Die Katana ächzte und knirschte, die Steuerdüsen arbeiteten korrekt und mit voller Kraft. Das ganze Schiff erzitterte, als es sich von seinem Grab im Eis und Schnee löste. Vollkommene Stille auf allen Decks, die meisten Besatzungsmitglieder waren auf ihre Stationen oder in ihre Quartiere zurückgekehrt. Alle hielten jetzt den Atem an, während sich die Katana Millimeter für Millimeter erhob. Endlich war das Schiff frei. Ein heller Lichtblitz erleuchtete den Hauptbildschirm der Brücke und blendete sie. Ein Knall drang irgendwo aus dem Schiffsinneren an ihre Ohren. Die Navigationskonsole wurde dunkel, genau wie ein Teil der Anzeigen im Maschinenraum, die Steuerdüsen fielen aus. Hart setzte die Katana auf dem Planeten auf.

“Berichte?” fragte Needa.

“Eine Eruption der Sonne. Mittlere Stärke.”

“Maschinenraum?”

“Eine Sicherung ist nur durchgebrannt. Die Reparatur dürfte nur Minuten dauern.”

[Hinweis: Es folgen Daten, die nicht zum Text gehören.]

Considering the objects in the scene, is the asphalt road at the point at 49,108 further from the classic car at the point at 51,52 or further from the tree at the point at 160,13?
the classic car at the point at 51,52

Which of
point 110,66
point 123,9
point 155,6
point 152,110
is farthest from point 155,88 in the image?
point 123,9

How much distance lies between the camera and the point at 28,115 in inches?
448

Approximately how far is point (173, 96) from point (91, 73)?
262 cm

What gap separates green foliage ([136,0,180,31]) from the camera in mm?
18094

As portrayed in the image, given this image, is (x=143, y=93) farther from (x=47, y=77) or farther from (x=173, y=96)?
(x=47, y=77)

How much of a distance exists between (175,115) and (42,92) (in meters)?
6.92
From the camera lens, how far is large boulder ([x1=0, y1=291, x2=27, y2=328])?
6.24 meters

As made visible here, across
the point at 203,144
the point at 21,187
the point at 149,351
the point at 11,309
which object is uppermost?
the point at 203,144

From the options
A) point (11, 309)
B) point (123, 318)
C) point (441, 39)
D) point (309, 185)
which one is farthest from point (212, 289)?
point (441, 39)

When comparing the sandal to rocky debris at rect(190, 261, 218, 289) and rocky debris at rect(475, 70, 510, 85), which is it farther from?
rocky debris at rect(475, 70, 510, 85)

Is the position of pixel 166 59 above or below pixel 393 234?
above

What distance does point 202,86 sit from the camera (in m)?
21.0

Ein Aufatmen war auf der Brücke hörbar. Tatsächlich konnten sie nach wenigen Minuten einen zweiten Versuch starten. Diesmal hielten alle Leitungen. Die Katana brachte immer mehr Abstand zwischen sich und der eisigen Oberfläche. Das Feuer der Steuerdüsen beleuchtete die nächtliche Schneelandschaft bizarr, die herabfallenden Schneemassen von der Katana bildeten einen leuchtenden Vorhang. Durch das Erhitzen der Kristalle entstand ein gelbgrünliches Schwefelgas, welches mit blaßgelber Flamme verbrannte und der Katana zusätzlichen Auftrieb verschaffte. Immer weiter entfernte sich die Oberfläche des Planeten, bis die Katana die Atmosphäre endlich verließ. Sie hatten es geschafft. Außerhalb der Atmosphäre konnte die Katana ihr schützendes Magnetfeld wieder voll entwickeln, so daß keine weitere Gefahr für die Besatzung mehr bestand. Der Scan ergab, daß die Romulaner offensichtlich nicht damit gerechnet hatten, daß die Katana den Absturz überstand. Zumindest warteten sie nicht enttarnt auf sie. Trotzdem beobachteten Frank Lincoln und Marina deSoto aufmerksam alle funktionstüchtigen Sensoranzeigen, was nicht allzuviele waren. So wie es aussah, hatte die Katana es überstanden. Die Reparaturarbeiten würden aber wohl noch Wochen dauern und einiges würde erst bei einem Werftaufenthalt behoben werden können. Vom gesamten Geschwader Jäger würde nur ein einziger an Bord zu reparieren sein, alle anderen waren so stark beschädigt, daß eine Reparatur keinen Sinn hatte. Für die Reparatur der Kommunikationssysteme und Sensoren fehlten die Ersatzteile. Und der Warpantrieb würde Wochen benötigen. Schwierige Zeiten standen der Katana bevor.